# Exercise prompt
Write out each record exactly and skip every image.
==== Provided records ====
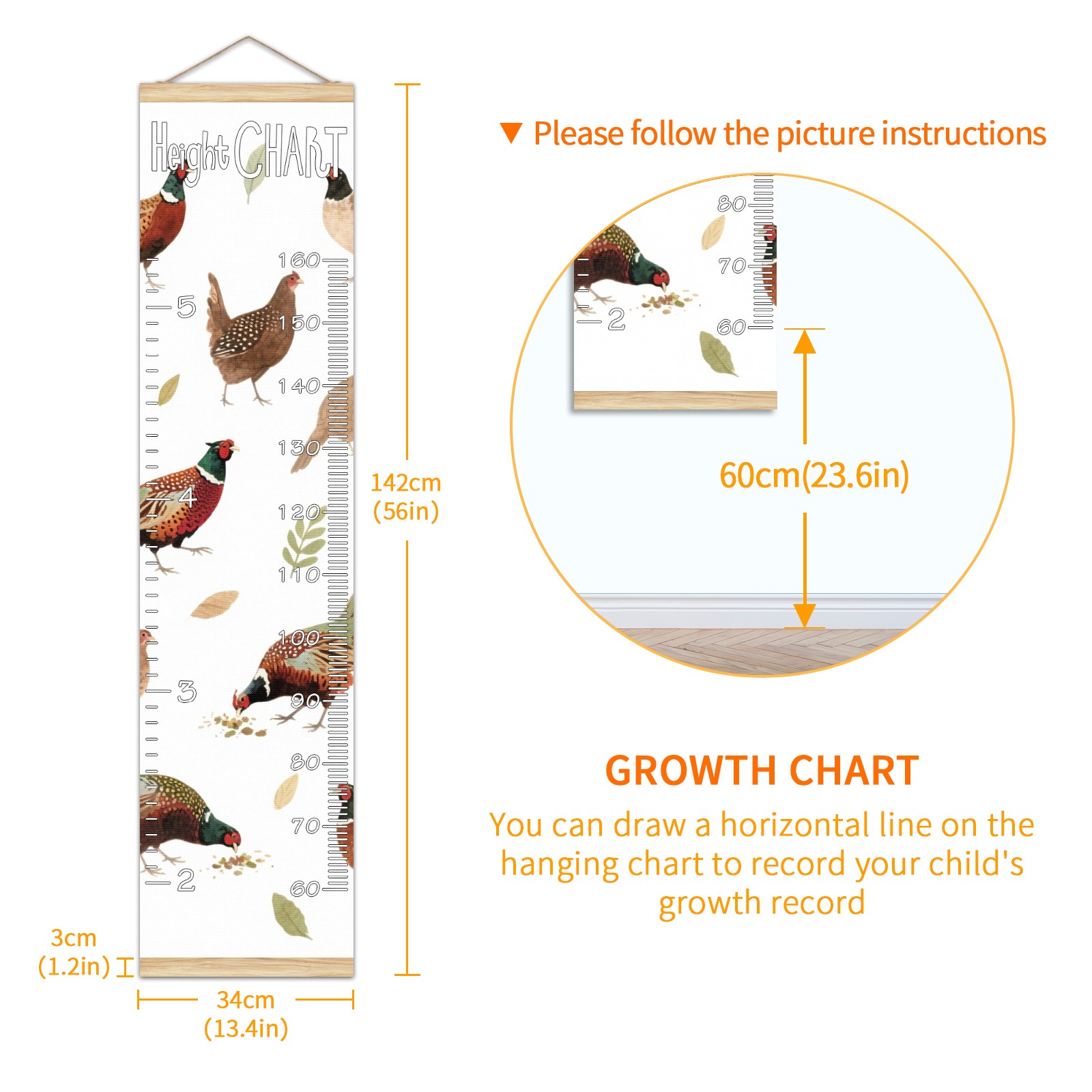 Height CHART

160
5
150
140
130
4
120
110
100
3
90
80
70
2
60

142cm
(56in)

3cm
(1.2in)

34cm
(13.4in)

▼ Please follow the picture instructions

80
70
2
60

60cm(23.6in)

GROWTH CHART

You can draw a horizontal line on the hanging chart to record your child's growth record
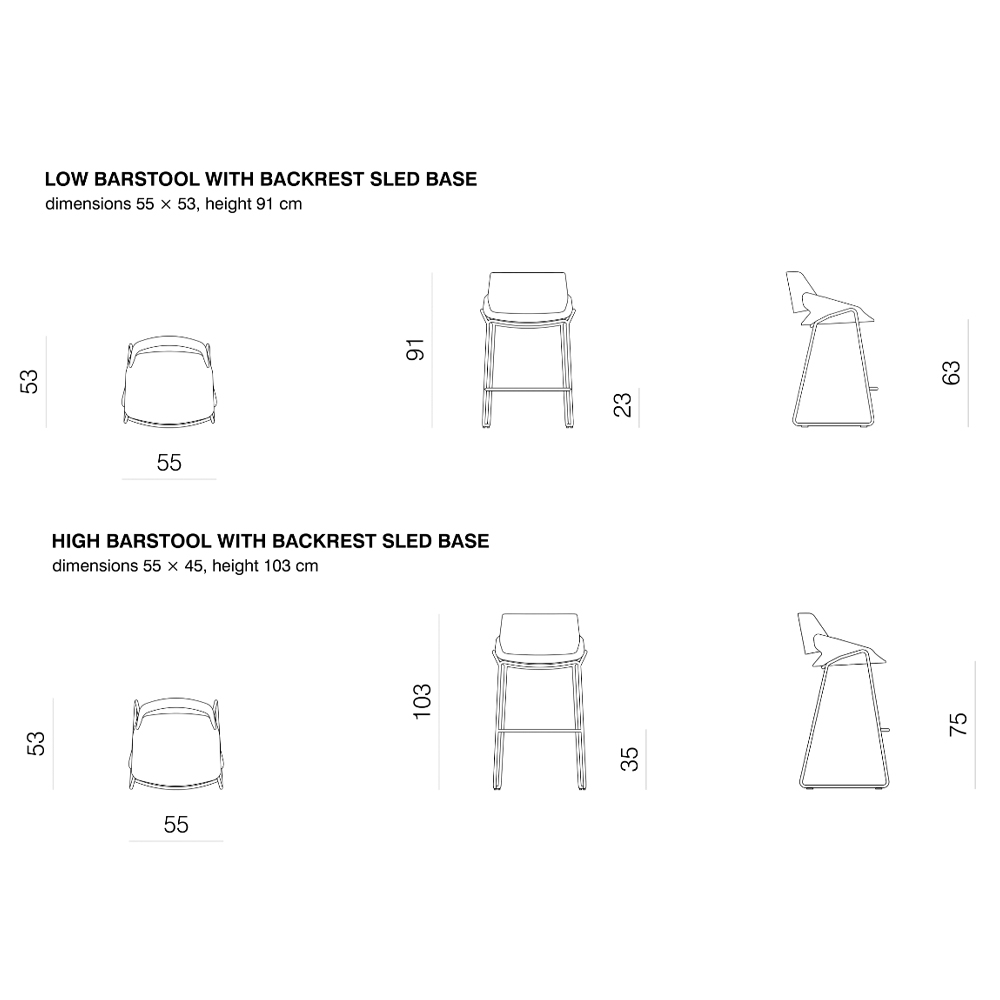 LOW BARSTOOL WITH BACKREST SLED BASE
dimensions 55 × 53, height 91 cm

53

55

91

23

63

HIGH BARSTOOL WITH BACKREST SLED BASE
dimensions 55 × 45, height 103 cm

53

55

103

35

75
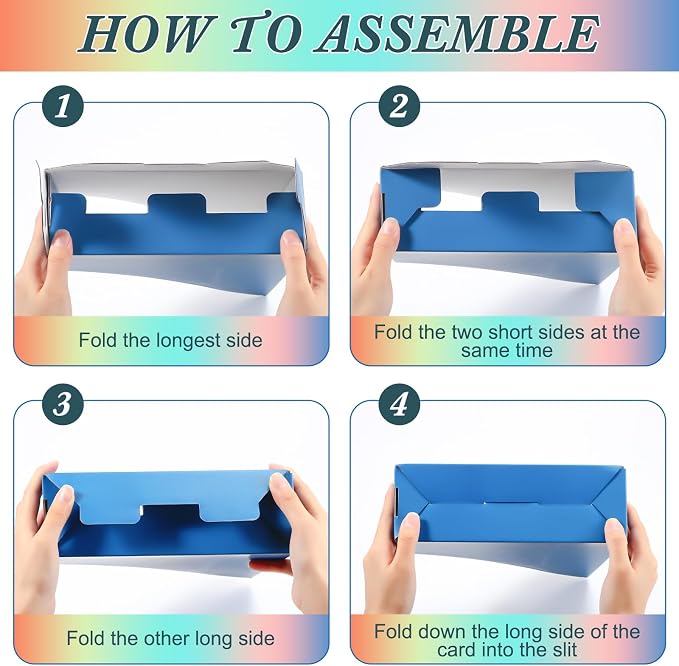 HOW TO ASSEMBLE

1

Fold the longest side

2

Fold the two short sides at the same time

3

Fold the other long side

4

Fold down the long side of the card into the slit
====
# Written answer
 Height CHART

160
5
150
140
130
4
120
110
100
3
90
80
70
2
60

142cm
(56in)

3cm
(1.2in)

34cm
(13.4in)

▼ Please follow the picture instructions

80
70
2
60

60cm(23.6in)

GROWTH CHART

You can draw a horizontal line on the hanging chart to record your child's growth record
 LOW BARSTOOL WITH BACKREST SLED BASE
dimensions 55 × 53, height 91 cm

53

55

91

23

63

HIGH BARSTOOL WITH BACKREST SLED BASE
dimensions 55 × 45, height 103 cm

53

55

103

35

75
 HOW TO ASSEMBLE

1

Fold the longest side

2

Fold the two short sides at the same time

3

Fold the other long side

4

Fold down the long side of the card into the slit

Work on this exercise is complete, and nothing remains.